* _WHAT TO WORK ON_:
[A] Name every plant that the passage on seed plant evolution gives as an example of a monocot.
[B] According to the passage on seed plant evolution, what position does Dennis Stevenson hold?

* _GIVEN TEXT_:
§
The results support major hypotheses about evolutionary relationships in seed plants. The most interesting finding is that gnetophytes, a group that consists mostly of shrubs and woody vines, are the most primitive living non-flowering seed plants—present since the late Mesozoic era, the "age of dinosaurs." They are situated at the base of the evolutionary tree of seed plants.
"This study resolves the long-standing problem of producing an unequivocal evolutionary tree of the seed plants," said Dennis Stevenson, vice president for laboratory research at The New York Botanical Garden. "We can then use this information to determine when and where important adaptations occur and how they relate to plant diversification. We also can examine the evolution of such features as drought tolerance, disease resistance, or crop yields that sustain human life through improved agriculture."
In addition, the researchers were able to make predictions about genes that caused the evolution of important plant characteristics. One such evolutionary signal is RNA interference, a process that cells use to turn down or silence the activity of specific genes. Based on their new phylogenomic maps, the researchers believe that RNA interference played a large role in the separation of monocots—plants that have a single seed leaf, including orchids, rice, and sugar cane—from other flowering plants. Even more surprising, RNA interference also played a major role in the emergence of flowering plants themselves.
"Genes required for the production of small RNA in seeds were at the very top of the list of genes responsible for the evolution of flowering plants from cone plants," said Rob Martienssen, a professor at Cold Spring Harbor Laboratory. "In collaboration with colleagues from LANGEBIO [Laboratorio Nacional de Genomica para la Biodiversidad] in Mexico last year, we found that these same genes control maternal reproduction, providing remarkable insight into the evolution of reproductive strategy in flowering plants."
§
(Dataset entries)
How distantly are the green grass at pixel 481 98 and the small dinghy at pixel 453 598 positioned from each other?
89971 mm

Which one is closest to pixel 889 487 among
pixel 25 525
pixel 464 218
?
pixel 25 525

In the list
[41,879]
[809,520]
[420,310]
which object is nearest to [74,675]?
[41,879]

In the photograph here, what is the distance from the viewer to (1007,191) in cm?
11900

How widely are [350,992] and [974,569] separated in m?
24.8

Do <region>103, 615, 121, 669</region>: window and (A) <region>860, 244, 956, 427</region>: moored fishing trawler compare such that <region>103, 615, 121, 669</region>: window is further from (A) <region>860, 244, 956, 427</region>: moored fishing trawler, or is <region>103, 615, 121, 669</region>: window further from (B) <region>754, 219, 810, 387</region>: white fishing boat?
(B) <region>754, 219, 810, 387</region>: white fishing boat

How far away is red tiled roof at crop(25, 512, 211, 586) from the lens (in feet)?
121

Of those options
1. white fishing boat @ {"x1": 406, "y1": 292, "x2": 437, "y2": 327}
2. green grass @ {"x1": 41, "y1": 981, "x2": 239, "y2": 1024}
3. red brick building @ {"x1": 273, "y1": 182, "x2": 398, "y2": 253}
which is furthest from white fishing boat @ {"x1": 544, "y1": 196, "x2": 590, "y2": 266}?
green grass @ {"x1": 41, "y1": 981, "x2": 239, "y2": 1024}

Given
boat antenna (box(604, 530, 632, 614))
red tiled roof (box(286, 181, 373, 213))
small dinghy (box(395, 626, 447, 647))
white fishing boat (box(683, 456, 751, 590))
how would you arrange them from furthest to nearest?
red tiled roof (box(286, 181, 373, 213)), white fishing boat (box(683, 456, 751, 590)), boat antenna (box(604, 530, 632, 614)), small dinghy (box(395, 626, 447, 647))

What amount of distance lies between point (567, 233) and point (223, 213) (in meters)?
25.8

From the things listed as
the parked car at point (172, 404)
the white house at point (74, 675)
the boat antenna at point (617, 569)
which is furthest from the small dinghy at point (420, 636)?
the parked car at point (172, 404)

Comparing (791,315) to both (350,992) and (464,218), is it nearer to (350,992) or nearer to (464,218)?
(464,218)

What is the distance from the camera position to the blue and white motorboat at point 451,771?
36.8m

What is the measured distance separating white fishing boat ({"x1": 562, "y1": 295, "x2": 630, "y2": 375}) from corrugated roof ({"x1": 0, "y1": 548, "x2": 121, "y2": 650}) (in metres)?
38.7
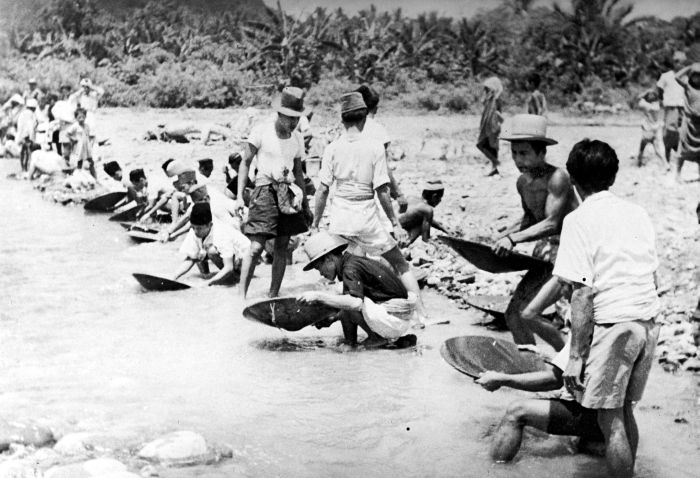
§
* _REPLIES_:
[A] Orchids, rice, sugar cane

[B] He is vice president for laboratory research at The New York Botanical Garden.